While there is a growing body of literature describing cases of radical and spontaneous remissions, as well as the ways in which many patients have managed to turn metastatic cancer into a chronic condition, the challenges of an unexpected lengthy survival are largely untouched. I had given up all hope more than once. Four months after listening to Dr. T’s prognosis in 1989, I became a hospice patient having “failed chemotherapy” and fallen apart. Three months later, I entered a clinical trial which made it necessary for me to check out of hospice. Then I began a rigorous metabolic treatment, had a complete hysterectomy, and entered yet another clinical trial, etc. etc.  I have had more slash, burn, and poison treatments, as well as more carrot juice, dialysis, and surgery than the population of a small town or some cities in Africa–a strange embarrassment of riches.
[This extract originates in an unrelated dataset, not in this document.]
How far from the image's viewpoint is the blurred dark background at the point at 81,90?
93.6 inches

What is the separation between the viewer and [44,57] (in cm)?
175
Finding optimal distance from death is a lifelong challenge for everyone. Most of us prefer to skip any previews of our inevitable mortality. My experience has taught me that when the body begins to fail for whatever reason, it is best to prepare for both outcomes—a longer-than-expected period of survival or a sharp decline. The mistake I made was to over-prepare for imminent death and under-prepare for an extraordinarily long period of survival.

 Because my life has been filled with an abundance of coincidences, my death wish is for scientists to discover more about the cellular and chemical phenomena that store unconscious memories and deliver dreams filled with guidance. I will die with both an abiding respect for the wisdom of our unconscious minds and filled with hope for the future of epigenetics. I am deeply grateful for the forces in the universe that extended my life beyond scientific explanation, granting me time to undertake my search for meaning, to describe my discoveries, and to make peace with all that remains unknown.